You have some nested loop and you found a strategy to parallelize it. You don’t introduce false sharing, race conditions, anything you don’t want. It looks somewhat like this when using OpenMP:

# pragma omp parallel for // collapse, ...
for (size_t i = 0; i < nx; i += kx)
        // do work

Do you let your OS or your OpenMP implementation decide where these threads are sitting?

Luckily, there are several tools that can help you explore these choices.

An example: I’m running on some Ryzen chip. lstopo is a nice command giving you some insight into how you can allocate your resources.

It looks like this on my side:

As we can see there are 8 physical cores available to me.

Setting the affinity to a thread is now done with

GOMP_CPU_AFFINITY="0,2,4,6,8,10,12,14"

Why did I do it like this here? My specific loop makes use of independent data for every thread. You don’t want threads sitting on the same island to hammer your bus as this will reduce performance. There are possibly applications where using

GOMP_CPU_AFFINITY="0,1,2,3,4,5,6,7"

is practical – you will have to benchmark this for your specific case. Notably, $GOMP_CPU_AFFINITY will not set the number of threads used per se.

Having understood this setup, it’s easy (RTFM) to distribute this work onto several nodes if you’ve got MPI enabled. You’d want to rewrite this as a loop when on a cluster.

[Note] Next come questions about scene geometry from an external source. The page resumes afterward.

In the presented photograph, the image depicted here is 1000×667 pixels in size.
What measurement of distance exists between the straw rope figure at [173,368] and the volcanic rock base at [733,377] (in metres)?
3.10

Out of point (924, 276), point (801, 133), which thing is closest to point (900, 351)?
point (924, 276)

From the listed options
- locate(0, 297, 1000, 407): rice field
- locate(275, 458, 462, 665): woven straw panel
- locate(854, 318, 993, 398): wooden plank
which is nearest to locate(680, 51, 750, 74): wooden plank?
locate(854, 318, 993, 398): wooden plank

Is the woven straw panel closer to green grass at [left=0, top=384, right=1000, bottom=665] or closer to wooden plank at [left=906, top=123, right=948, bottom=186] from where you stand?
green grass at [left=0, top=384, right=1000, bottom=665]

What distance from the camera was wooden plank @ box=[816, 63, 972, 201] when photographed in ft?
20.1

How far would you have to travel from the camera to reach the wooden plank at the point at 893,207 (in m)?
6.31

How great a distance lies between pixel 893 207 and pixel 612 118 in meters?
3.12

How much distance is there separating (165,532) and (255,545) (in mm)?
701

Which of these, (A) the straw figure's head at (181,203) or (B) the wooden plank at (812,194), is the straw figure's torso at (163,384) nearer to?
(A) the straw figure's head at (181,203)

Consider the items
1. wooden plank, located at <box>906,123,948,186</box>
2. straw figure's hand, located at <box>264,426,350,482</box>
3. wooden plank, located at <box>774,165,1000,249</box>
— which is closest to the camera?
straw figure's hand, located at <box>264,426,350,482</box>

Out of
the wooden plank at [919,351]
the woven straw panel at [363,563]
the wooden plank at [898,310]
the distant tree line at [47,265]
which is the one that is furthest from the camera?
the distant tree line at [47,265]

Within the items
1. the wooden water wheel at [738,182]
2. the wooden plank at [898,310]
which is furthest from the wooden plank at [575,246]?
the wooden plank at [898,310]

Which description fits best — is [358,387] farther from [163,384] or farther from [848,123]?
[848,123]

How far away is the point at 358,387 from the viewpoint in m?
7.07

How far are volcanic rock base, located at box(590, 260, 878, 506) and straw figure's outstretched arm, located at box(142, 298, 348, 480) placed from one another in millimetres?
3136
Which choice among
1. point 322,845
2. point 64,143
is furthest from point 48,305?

mpirun -np 1 -x OMP_NUM_THREADS=4 -x GOMP_CPU_AFFINITY="0,2,4,6" ./to_mpi $1 \
        : -np 1 -x OMP_NUM_THREADS=4 -x GOMP_CPU_AFFINITY="8,10,12,14" ./to_mpi $1

If I’ve done my homework and haven’t left any single-core and OpenMP performance on the table, this should come close to what’s possible on my machine. Of course, you now have to watch out for communication overhead and load imbalance. Maybe I’ll explore this at a later point.